Work request: Transcribe the whole listing exactly; the images stay out.

Supplied records:
◇ ◇ ◇

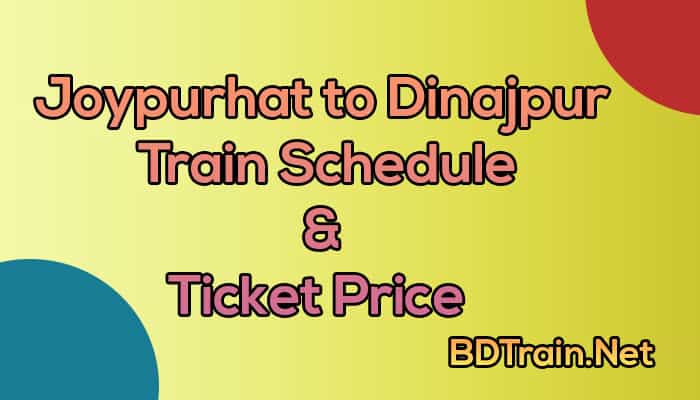 joypurhat to dinajpur train schedule and ticket price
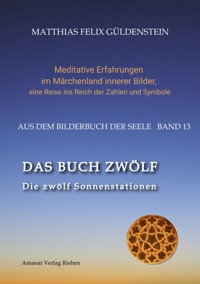 DAS BUCH ZWÖLF; Die astrologischen Felder; Die zwölf Tierkreiszeichen; Die Zuordnungen von Tarotkarten zu Planeten und Tierkreiszeichen; Der Jahreslauf; - Matthias Felix Güldenstein - E-Book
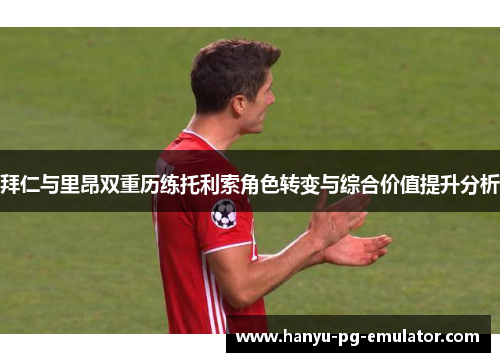 拜仁与里昂双重历练托利索角色转变与综合价值提升分析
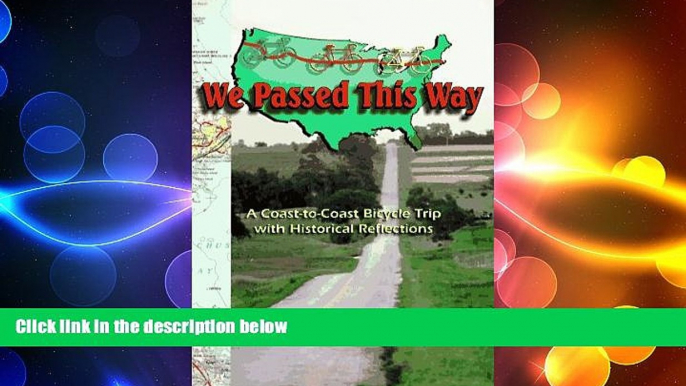 READ book  We Passed This Way: A Coast-To-Coast Bicycle Trip with Historical Reflections  BOOK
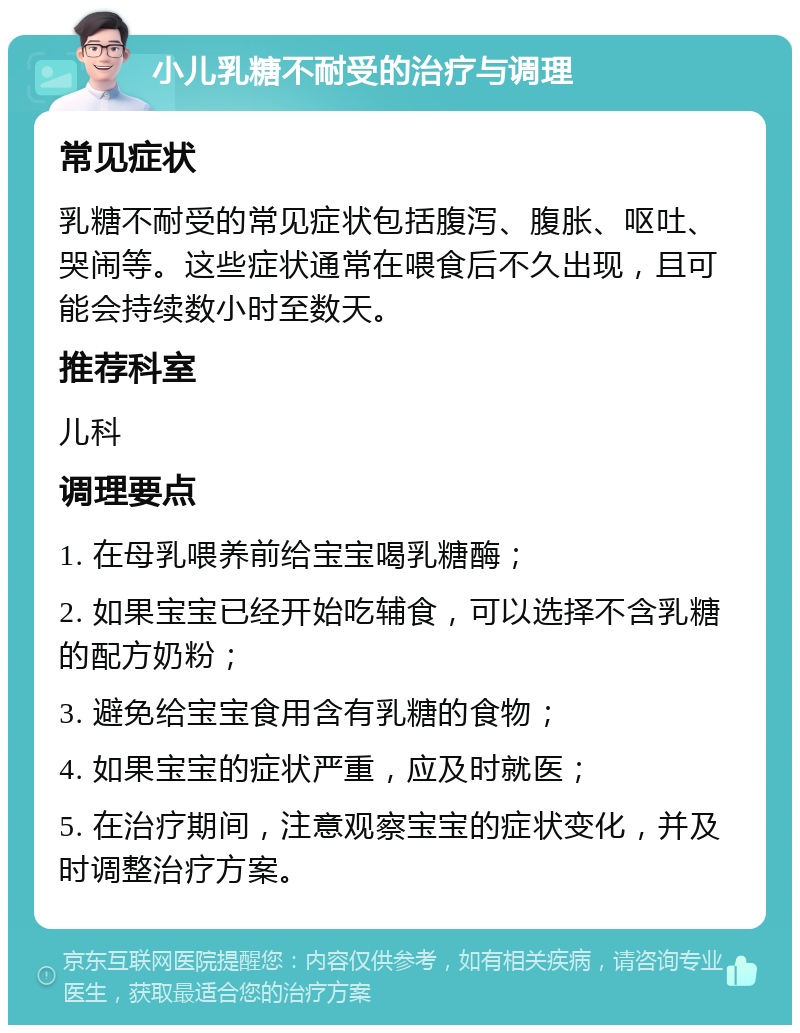 小儿乳糖不耐受的治疗与调理 常见症状 乳糖不耐受的常见症状包括腹泻、腹胀、呕吐、哭闹等。这些症状通常在喂食后不久出现，且可能会持续数小时至数天。 推荐科室 儿科 调理要点 1. 在母乳喂养前给宝宝喝乳糖酶； 2. 如果宝宝已经开始吃辅食，可以选择不含乳糖的配方奶粉； 3. 避免给宝宝食用含有乳糖的食物； 4. 如果宝宝的症状严重，应及时就医； 5. 在治疗期间，注意观察宝宝的症状变化，并及时调整治疗方案。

◇ ◇ ◇

Solution for this exercise:
 joypurhat to dinajpur train schedule and ticket price
 DAS BUCH ZWÖLF; Die astrologischen Felder; Die zwölf Tierkreiszeichen; Die Zuordnungen von Tarotkarten zu Planeten und Tierkreiszeichen; Der Jahreslauf; - Matthias Felix Güldenstein - E-Book
 拜仁与里昂双重历练托利索角色转变与综合价值提升分析
 READ book  We Passed This Way: A Coast-To-Coast Bicycle Trip with Historical Reflections  BOOK
 小儿乳糖不耐受的治疗与调理 常见症状 乳糖不耐受的常见症状包括腹泻、腹胀、呕吐、哭闹等。这些症状通常在喂食后不久出现，且可能会持续数小时至数天。 推荐科室 儿科 调理要点 1. 在母乳喂养前给宝宝喝乳糖酶； 2. 如果宝宝已经开始吃辅食，可以选择不含乳糖的配方奶粉； 3. 避免给宝宝食用含有乳糖的食物； 4. 如果宝宝的症状严重，应及时就医； 5. 在治疗期间，注意观察宝宝的症状变化，并及时调整治疗方案。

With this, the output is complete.